──────── GIVEN TEXT

Inventory Management Guide

Chapter 18. Everything to Know About Inventory Management

We run through the top 20 things to know about inventory management from our inventory management guide. Knowing all 20 will be an advantage.

Welcome to the penultimate Chapter of our inventory management guide. In our second to last Chapter, we thought it would be helpful to summarize many of the concepts we have learned.

Not only will this help you remember many of the most important concepts, but it will also help you gauge which are the most important to follow daily and how together they can shape your approach to inventory management.

Let’s get started.

Alternatively, head back to the inventory management guide homepage and refresh on whatever you want to refresh your knowledge on.

Top 20 Things to Know About Inventory Management

If you can remember all 20 of these principles, you will be on the right track to succeeding in inventory management.

1. What Is Inventory Management and Why Is It Beneficial?

Inventory management is the practice of storing and managing a company’s products. It involves handling incoming orders, preparing deliveries, ordering replenishment, and maintaining product quality.

It is beneficial because it speeds up the inventory flow through the warehouse, prevents losses, keeps companies reactive to change, and enables them to meet customer demand and plan for the future.

Read more: Chapter 1. What Is Inventory Management?

2. There Are a Lot of Inventory Management Terms and Abbreviations

It’s hard to remember them all. Some will fall out of use and evolve as time goes by. Some of the most important include:

  • Purchase Order—Often shortened to ‘PO,’ a purchase order is a document a merchant sends to a vendor to order products. It lists the types of products, variations, and quantities.
  • Stockout & overstocking—A stockout is when you run out of inventory for a product while overstocking is the opposite when you have too much inventory. Both are bad.
  • RMA number—Stands for ‘Return Merchandise Authorization.’ Companies use it to track a product that is being returned.
  • Picking—The warehouse task of going around and collecting products that need to be shipped out.
  • Safety stock—Additional stock is stored separately from your primary inventory to be used in emergencies and to prevent stockouts.
  • SKU—Stands for Stock Keeping Unit. It is the alphanumeric code used for inventory management to refer to a specific product.

Read more: Chapter 2. What Are the Concepts of Inventory Management?

3. How to Set up Storage Areas

For success in inventory management, there must be logic to where and how you store your products.

However, sometimes, how you arrange your storage areas depends on the shape and amount of space you have. On top of that, there are different layouts for different approaches.

Your warehouse layout can depend on how you classify and group products (based on what is usually sold together, for example), if they are similar products, or what leaves the warehouse faster.

You’ll also need space for equipment, returns handling, packaging, kitting, and other inventory management-related tasks. Always start by creating a floor plan and keep it logical and easy.

Read more: Chapter 2. What Are the Concepts of Inventory Management?

4. There Are Many Different Inventory Management Techniques

You can manage your inventory in many different ways. Use the approach that best suits your business. It may take time and a lot of trial and error to decide what works for you.

Some of the most common inventory management techniques:

  • JIT—Stands for ‘Just In Time’ and is a strategy where inventory is only ordered just in time to meet customer demand.

────────────────
──────── COLLECTED DATA

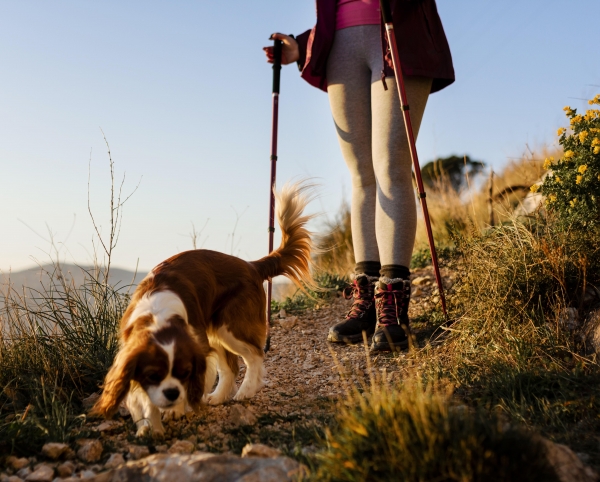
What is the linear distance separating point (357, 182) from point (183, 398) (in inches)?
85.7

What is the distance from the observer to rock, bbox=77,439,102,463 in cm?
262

────────────────

PROBLEM DETAILS
Could you give the inventory management guide passage again, starting at "Alternatively, head back" and ending at "for the future.", swapping "warehouse" for "distribution center"?

SOLUTION
Alternatively, head back to the inventory management guide homepage and refresh on whatever you want to refresh your knowledge on.

Top 20 Things to Know About Inventory Management

If you can remember all 20 of these principles, you will be on the right track to succeeding in inventory management.

1. What Is Inventory Management and Why Is It Beneficial?

Inventory management is the practice of storing and managing a company’s products. It involves handling incoming orders, preparing deliveries, ordering replenishment, and maintaining product quality.

It is beneficial because it speeds up the inventory flow through the distribution center, prevents losses, keeps companies reactive to change, and enables them to meet customer demand and plan for the future.